Die erste Variante kommt insbesondere seiner Spielweise entgegen. Freimütig erklärt der 18-Jährige: "Klar, ich spiele gerne einen schönen Ball, der auch Risiko behaftet ist. Es ist nicht meine Art, die Brechstange herauszuholen." Dafür wurde er jüngst von Bert van Marwijk gelobt: "Er bringt Kreativität in unser Spiel." Eine Anerkennung, die er gerne vernimmt, für ihn zudem eine Verpflichtung beinhaltet: "Es ist schön, dass der Trainer hinter mir steht, aber ich muss mich immer wieder neu anbieten und meine Leistungen bestätigen." Mit den Fans im Hinterkopf: "Es wird langsam Zeit, dass wir den Anhängern einen Sieg schenken."
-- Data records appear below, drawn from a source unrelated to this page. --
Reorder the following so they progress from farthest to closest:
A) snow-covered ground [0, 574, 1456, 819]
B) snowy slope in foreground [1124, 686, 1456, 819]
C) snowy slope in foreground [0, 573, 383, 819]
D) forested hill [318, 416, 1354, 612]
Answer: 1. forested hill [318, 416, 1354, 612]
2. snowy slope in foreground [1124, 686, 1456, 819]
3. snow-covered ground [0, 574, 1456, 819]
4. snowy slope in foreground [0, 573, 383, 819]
Ähnlich schätzt Florian Kringe die Situation ein: "Man spürt es innerhalb des Team ganz genau, dass alle ganz heiß auf diesen Erfolg sind." Der wurde von Hans-Joachim Watzke auf den diversen Versammlungen auch eindeutig eingefordert. "Das ist vollkommen normal und wir sind es ja selber schuld", kann der Blondschopf die Anweisung seines Chef nachvollziehen, "im Unterbewusstsein habe ich die drei Punkte auch schon eingeplant." Zumal er nicht an das Gesetz der Serie glaubt: "Ganz im Gegenteil, je länger wir vor heimischer Kulisse ohne Sieg sind, um so größer wird die Wahrscheinlichkeit, dass der nächste endlich folgen wird." Sehr dankbar wäre "Flori", wenn der BVB früh in Führung gehen könnte: "So ein schnelles 1:0 wäre enorm hilfreich. Viele Mannschaften sind momentan sehr defensiv ausgerichtet. Eintracht Frankfurt hat sogar im eigenen Stadion gegen uns auf Konter gelauert. Wenn man dann gegen so einen Gegner in Rückstand gerät, wird es ganz, ganz schwer, sich gegen die massive Abwehr durchzusetzen." Und ein Blick auf die Statistik unterstützt seine Meinung noch: "Die Gäste haben nach 14 Spieltagen ein Torverhältnis von 10:11. Diese Zahl spricht für sich."

Ebenso wie das Borussen-Team, das wohl unverändert gegen die VW-Städter starten wird. Neue Verletzte gibt es keine, Christoph Metzelder steht weiterhin nicht zur Verfügung, Philipp Degen dürfte nach seiner Verletzungspause nicht für 90 Minuten in Frage kommen und zuerst auf der Ersatzbank Platz nehmen müssen. Dort könnte sich auch der Brasilianer Tinga wiederfinden. Nach seinen zuletzt sehr dürftigen Leistungen ist Bert van Marwijk eventuell geneigt, Steven Pienaar wieder eine Chance zu geben. Immerhin muss der Südafrikaner langsam aufdrehen, um die erstaunliche Prognose von Michael Zorc zu bestätigen. Vor der Saison hatte der Sport-Direktor orakelt: "Auf lange Sicht gesehen, werden wir an Steven mehr Freude haben als wir sie an Tomas Rosicky insgesamt gehabt haben."